Common Mistakes Made By Forex Trading Professionals

Dealing with the liquid markets that are involved in foreign exchange, involves a tremendous amount of risk. Here are some of the mistakes that are commonly made when it comes to forex trading.

Time frame

Different time frames may end up showing completely opposite trends. So before you make a trade, decide on how long a time frame you are planning on using. For instance, the 15 minute or 5-minute time frames are commonly used by “scalpers” who deal with intraday trading and the 4hour charts or daily charts are used by swing traders. Switching between various time frames would result in different support and resistance levels so you need to be aware of the market exposure of the trade you are making. You might want to avoid the lower time frames like 1 min time frames as it is very difficult to make a trade based on these.

Risk to reward ratio

When making a trade it is important that you don’t risk more than you are willing to make. For instance, assume you use a risk to reward ratio of 4:1, you can win 4 trades consecutively, yet a single loss can erase all your profits. One way of improving on this is to use a reliable investment management software, which can help notify you if you make a trade with a bad risk to reward ratio. It is not recommended to use a fixed take profit and stop loss level, since this will depend on market resistances and supports.

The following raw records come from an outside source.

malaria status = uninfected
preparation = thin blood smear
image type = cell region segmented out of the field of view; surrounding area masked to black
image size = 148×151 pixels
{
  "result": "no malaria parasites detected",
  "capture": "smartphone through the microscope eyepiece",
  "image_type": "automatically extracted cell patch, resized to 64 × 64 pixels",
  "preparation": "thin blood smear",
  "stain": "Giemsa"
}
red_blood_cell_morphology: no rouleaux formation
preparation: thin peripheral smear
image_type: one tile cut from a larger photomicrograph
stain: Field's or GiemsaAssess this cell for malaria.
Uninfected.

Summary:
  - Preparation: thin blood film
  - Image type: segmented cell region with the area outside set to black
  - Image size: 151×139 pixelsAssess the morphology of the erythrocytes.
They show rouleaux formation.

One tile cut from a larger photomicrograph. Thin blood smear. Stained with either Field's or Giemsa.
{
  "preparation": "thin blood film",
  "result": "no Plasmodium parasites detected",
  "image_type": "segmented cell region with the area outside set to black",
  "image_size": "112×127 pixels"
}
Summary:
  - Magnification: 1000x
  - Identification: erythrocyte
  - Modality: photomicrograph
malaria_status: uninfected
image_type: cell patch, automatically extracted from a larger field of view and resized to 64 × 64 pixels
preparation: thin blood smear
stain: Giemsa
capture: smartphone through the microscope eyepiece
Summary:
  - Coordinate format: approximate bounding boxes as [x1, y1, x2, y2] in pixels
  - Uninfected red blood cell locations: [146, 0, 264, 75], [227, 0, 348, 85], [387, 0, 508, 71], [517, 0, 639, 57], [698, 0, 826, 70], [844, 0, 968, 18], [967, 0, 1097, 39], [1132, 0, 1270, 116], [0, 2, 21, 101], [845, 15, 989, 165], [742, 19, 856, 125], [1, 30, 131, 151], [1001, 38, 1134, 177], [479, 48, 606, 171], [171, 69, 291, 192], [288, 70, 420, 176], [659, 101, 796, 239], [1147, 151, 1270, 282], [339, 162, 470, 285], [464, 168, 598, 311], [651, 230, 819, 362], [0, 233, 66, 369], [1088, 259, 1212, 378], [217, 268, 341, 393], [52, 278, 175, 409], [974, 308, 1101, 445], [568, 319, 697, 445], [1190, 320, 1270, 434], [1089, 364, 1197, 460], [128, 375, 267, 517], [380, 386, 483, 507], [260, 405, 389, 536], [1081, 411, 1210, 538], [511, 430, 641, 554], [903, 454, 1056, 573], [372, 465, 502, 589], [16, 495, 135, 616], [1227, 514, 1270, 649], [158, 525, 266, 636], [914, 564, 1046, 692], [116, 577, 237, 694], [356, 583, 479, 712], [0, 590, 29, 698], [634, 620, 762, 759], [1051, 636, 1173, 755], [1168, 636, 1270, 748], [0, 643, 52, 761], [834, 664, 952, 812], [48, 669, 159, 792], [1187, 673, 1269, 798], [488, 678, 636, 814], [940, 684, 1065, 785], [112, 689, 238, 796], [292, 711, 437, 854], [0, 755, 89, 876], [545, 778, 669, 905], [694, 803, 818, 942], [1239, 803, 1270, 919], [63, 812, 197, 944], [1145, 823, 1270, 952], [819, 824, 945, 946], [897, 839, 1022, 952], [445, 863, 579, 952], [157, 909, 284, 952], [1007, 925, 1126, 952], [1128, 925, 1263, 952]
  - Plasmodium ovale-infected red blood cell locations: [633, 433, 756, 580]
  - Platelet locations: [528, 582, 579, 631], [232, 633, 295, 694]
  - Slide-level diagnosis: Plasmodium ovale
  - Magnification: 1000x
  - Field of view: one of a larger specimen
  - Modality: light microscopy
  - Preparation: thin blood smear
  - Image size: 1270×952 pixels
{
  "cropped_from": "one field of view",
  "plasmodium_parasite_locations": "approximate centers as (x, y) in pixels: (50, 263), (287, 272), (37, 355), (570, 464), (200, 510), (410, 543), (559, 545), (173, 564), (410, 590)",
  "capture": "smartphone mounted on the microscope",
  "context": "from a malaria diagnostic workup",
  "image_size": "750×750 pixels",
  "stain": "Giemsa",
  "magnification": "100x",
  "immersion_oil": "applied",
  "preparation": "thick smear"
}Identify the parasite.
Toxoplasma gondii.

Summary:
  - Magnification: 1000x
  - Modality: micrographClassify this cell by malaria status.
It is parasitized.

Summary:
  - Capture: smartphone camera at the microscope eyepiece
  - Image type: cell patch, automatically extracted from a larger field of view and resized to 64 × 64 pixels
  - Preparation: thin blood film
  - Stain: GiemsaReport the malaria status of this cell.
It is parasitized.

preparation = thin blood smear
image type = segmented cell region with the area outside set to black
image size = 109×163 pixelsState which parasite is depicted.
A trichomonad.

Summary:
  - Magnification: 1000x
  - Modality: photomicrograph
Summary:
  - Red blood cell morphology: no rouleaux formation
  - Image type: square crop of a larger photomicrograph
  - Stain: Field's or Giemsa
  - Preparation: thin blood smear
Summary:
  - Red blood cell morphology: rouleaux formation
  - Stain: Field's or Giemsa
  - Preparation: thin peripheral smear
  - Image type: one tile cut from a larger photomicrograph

Another common mistake made by forex traders, is to try to seek “revenge” on the market, the moment they make a loss or a string of losses. Although there is a possibility of these trades going in your favour, it is more than likely that it would end up being in another loss. Before long you will be risking more than you should and will eventually lead to you blowing your account. If you take a long string of losses, try to call it a day and resume the next day with a fresh mind.

Painting your screen

A common practice by most people who trade currency is to fill their screen with all sort of indicators, labels and other graphics. This will eventually just result in you, either not using them at all or even in making the wrong trades. The likelihood that all indicators point in a particular direction is quite slim so avoid using too many of them.

These are some of the common mistakes made by forex traders and the methods and what you can do to rectify them.